DIFFERENT WAYS of calculating graduation rates allow school districts to kid themselves and the public about how many students succeed in getting diplomas. Even though the new calculation of graduation rates for D.C. high school students shows depressingly low numbers, the move to get a clear-eyed diagnosis must be applauded. Only by laying bare the problem can it be solved.

Using a more rigorous method being mandated by the federal government, the Office of the State Superintendent of Education released figures last month showing that 58.6 percent of the 5,058 students in the city’s charter and traditional high schools graduated in 2011 within four years. The rate for the class of 2010 under the old formula was reported at 73 percent, a drop that shows just how much the failure to track ninth-graders throughout their high school years inflated and distorted the results. “With the new calculations,” D.C. Schools Chancellor Kaya Henderson said in a statement, “we have a clearer understanding of the work we will need to do, and the public has a more reliable way to hold us accountable.

Even as the numbers outline the sobering deficiencies of D.C. public education, there was encouraging news. The school system is moving in the right direction; The Post’s Bill Turque reported that if the old formula had been used to compute the 2011 rate, there would have been a seven-point increase over 2010. New efforts are being made to identify and counsel students at risk. Attention to simple details such as students’ schedules is paying dividends. Officials set the ambitious goal of a graduation rate of 75 percent by 2017.

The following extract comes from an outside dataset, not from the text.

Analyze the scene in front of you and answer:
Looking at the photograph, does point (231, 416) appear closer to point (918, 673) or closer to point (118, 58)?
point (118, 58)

Particularly noteworthy was the performance of the city’s public charter schools. They posted an overall graduation rate of about 80 percent, considerably higher than the school system’s overall rate of 53 percent (the system’s application high schools posted a rate of 86 percent, with Banneker showing an impressive 100 percent). Of the 10 schools with the worst graduation records, seven are run by the school system; the worst is Cardozo, with a graduation rate of 39.9 percent.

Critics were quick to suggest that charters have figured out how to get students at risk of dropping out to transfer to traditional schools. Charter officials dispute that, noting that less than 5 percent of children in public charters depart each year and most either leave the area or enroll in other charters. A better explanation is charters’ extra efforts in creating a culture where college and career are expectations for all students. Now that the scope of the District’s poor record on graduation is known, it’s all the more urgent that solutions be found.